TEXTE DE LECTURE:
----

A – DE NOUVELLES EXIGENCES DUES AU CONTEXTE DE CRISE

La mis en place d’une chaîne de délégations de pouvoirs dans une entreprise n’est pas toujours aisée en soi compte tenu de la complexité du sujet. Toutefois, le contexte économique oblige à repenser une nouvelle distribution des pouvoirs au sein des entreprises et à anticiper, dans la mesure du possible, des changements soudains ou volontaires du paysage directionnel ou décisionnel suite notamment à des restructurations.
Cette nouvelle donne a un impact sur les délégations de pouvoirs mises en place par le dirigeant au profit de ses collaborateurs assumant des responsabilités de haut niveau.

D’où la nécessité de se doter de véritables outils de mise en place et de suivi des délégations de pouvoirs afin de pouvoir remédier à tout moment à une rupture de la chaîne de responsabilité pénale. Ceci est encore plus vrai dans des organisations dotées de structures décisionnelles complexes ou pour des activités intrinsèquement exposées au risque pénal.

----

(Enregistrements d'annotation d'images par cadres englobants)
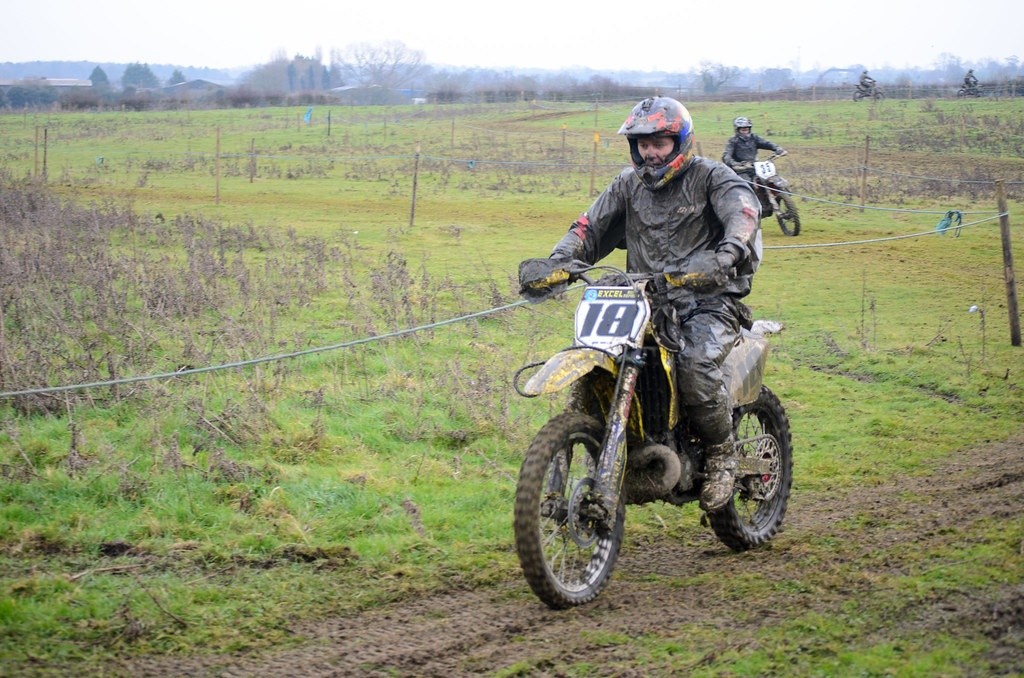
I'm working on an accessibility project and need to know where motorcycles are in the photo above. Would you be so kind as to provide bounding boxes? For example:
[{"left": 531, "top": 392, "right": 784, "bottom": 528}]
[
  {"left": 724, "top": 150, "right": 800, "bottom": 236},
  {"left": 957, "top": 80, "right": 987, "bottom": 98},
  {"left": 852, "top": 80, "right": 886, "bottom": 102},
  {"left": 513, "top": 254, "right": 795, "bottom": 609}
]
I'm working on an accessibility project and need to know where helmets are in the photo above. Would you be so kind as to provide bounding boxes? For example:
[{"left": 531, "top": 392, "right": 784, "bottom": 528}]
[
  {"left": 734, "top": 117, "right": 752, "bottom": 141},
  {"left": 618, "top": 97, "right": 695, "bottom": 191}
]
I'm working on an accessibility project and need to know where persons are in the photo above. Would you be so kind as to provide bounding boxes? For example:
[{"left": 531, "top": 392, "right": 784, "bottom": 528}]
[
  {"left": 965, "top": 69, "right": 980, "bottom": 97},
  {"left": 518, "top": 96, "right": 762, "bottom": 511},
  {"left": 721, "top": 117, "right": 783, "bottom": 186},
  {"left": 860, "top": 70, "right": 875, "bottom": 93}
]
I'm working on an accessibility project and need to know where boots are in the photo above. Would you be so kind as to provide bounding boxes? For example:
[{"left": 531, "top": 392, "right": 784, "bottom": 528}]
[{"left": 686, "top": 386, "right": 738, "bottom": 512}]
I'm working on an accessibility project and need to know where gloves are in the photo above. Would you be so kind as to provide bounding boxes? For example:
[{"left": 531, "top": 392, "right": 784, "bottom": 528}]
[
  {"left": 729, "top": 159, "right": 742, "bottom": 166},
  {"left": 714, "top": 250, "right": 736, "bottom": 274},
  {"left": 776, "top": 147, "right": 783, "bottom": 154}
]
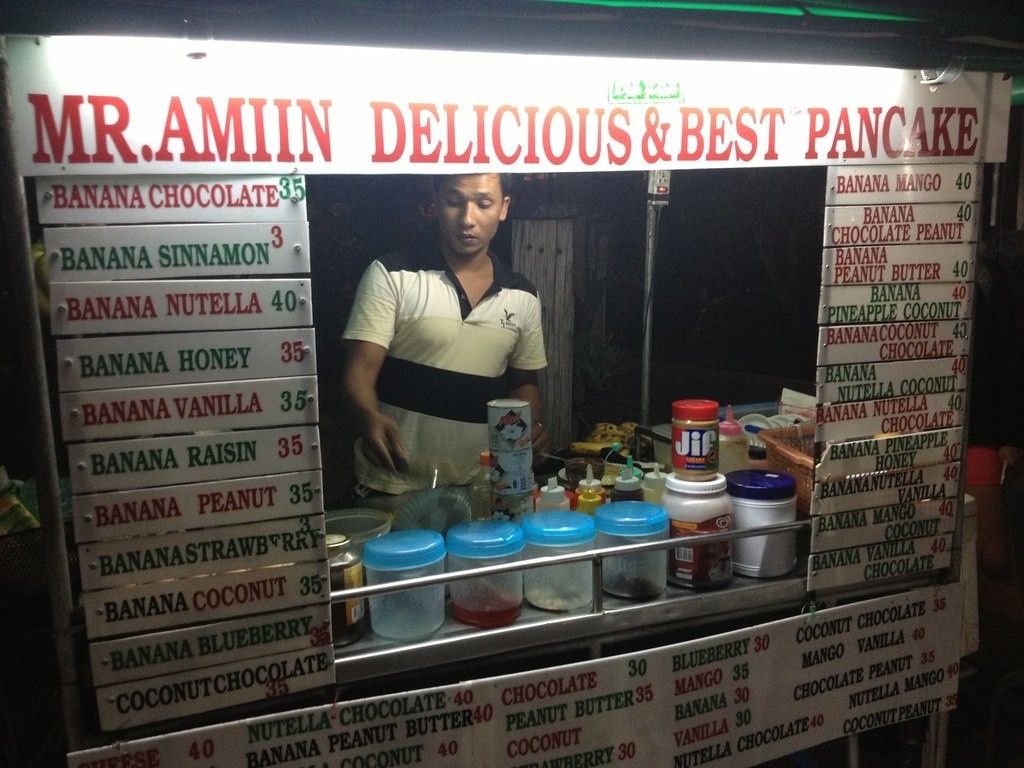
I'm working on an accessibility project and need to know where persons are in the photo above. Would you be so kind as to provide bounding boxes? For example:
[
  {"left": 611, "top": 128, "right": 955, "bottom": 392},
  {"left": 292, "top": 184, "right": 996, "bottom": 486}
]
[
  {"left": 693, "top": 220, "right": 1024, "bottom": 681},
  {"left": 342, "top": 173, "right": 557, "bottom": 508}
]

----

EXERCICE PROPOSÉ 1:
Reproduisez le passage du texte sur les délégations de pouvoirs allant de « A – DE NOUVELLES » jusqu'à « à des restructurations. », en remplaçant « contexte économique » par « climat économique ».
EXERCICE PROPOSÉ 2:
Répondez brièvement, d'après le texte sur les délégations de pouvoirs :
(a) À quoi le contexte économique oblige-t-il les entreprises ?
(b) Au profit de qui le dirigeant met-il en place les délégations de pouvoirs ?
(c) Dans quels cas la nécessité de se doter d'outils de mise en place et de suivi est-elle encore plus vraie ?
EXERCICE PROPOSÉ 3:
Prolongez le texte sur les délégations de pouvoirs à la suite de sa dernière phrase.
Les enregistrements forment un matériau distinct du texte.

RÉPONSE FINALE 1:
A – DE NOUVELLES EXIGENCES DUES AU CONTEXTE DE CRISE

La mis en place d’une chaîne de délégations de pouvoirs dans une entreprise n’est pas toujours aisée en soi compte tenu de la complexité du sujet. Toutefois, le climat économique oblige à repenser une nouvelle distribution des pouvoirs au sein des entreprises et à anticiper, dans la mesure du possible, des changements soudains ou volontaires du paysage directionnel ou décisionnel suite notamment à des restructurations.

RÉPONSE FINALE 2:
(a) À repenser une nouvelle distribution des pouvoirs en leur sein et à anticiper, dans la mesure du possible, des changements soudains ou volontaires du paysage directionnel ou décisionnel, notamment à la suite de restructurations.
(b) Au profit de ses collaborateurs assumant des responsabilités de haut niveau.
(c) Dans des organisations dotées de structures décisionnelles complexes ou pour des activités intrinsèquement exposées au risque pénal.

RÉPONSE FINALE 3:
Voici un bref rappel des conditions de validité des délégations de pouvoirs avant de rentrer dans le vif du sujet.

B – BREF RAPPEL DES CONDITIONS DE VALIDITE DES DELEGATIONS DE POUVOIRS

DEFINITION

La délégation de pouvoir est un acte par lequel le titulaire initial d’un pouvoir légitime (le délégant) habilite une autre personne (le délégataire) à prendre à sa place certaines décisions afin d’accomplir une fonction déterminée au sein de l’entreprise. Le délégataire peut à son tour déléguer une partie des pouvoirs qui lui ont été confiées à un sub-délégataire dès lors que celui-ci est pourvu de la compétence et investi de l’autorité nécessaire.

 Elle implique le transfert d’un pouvoir de décision et de la responsabilité pénale attachée à ce pouvoir et permet donc au chef d’entreprise de s’exonérer de sa responsabilité pénale en rapportant la preuve qu’il a délégué ses pouvoirs à un préposé. C’est donc le titulaire de la délégation qui encourt le risque pénal en cas d’infraction aux obligations qui lui ont été transférées.

CONDITIONS

Conditions liées à l’existence de la délégation : la délégation de pouvoirs doit être justifiée par l’impossibilité pour le dirigeant de surveiller l’application de toutes les réglementations liées à l’activité de son entreprise ; la délégation est admise dans de nombreux domaines (Finances, ressources humaines notamment hygiène et sécurité, concurrence, environnement, etc…), sauf si la loi l’exclut expressément.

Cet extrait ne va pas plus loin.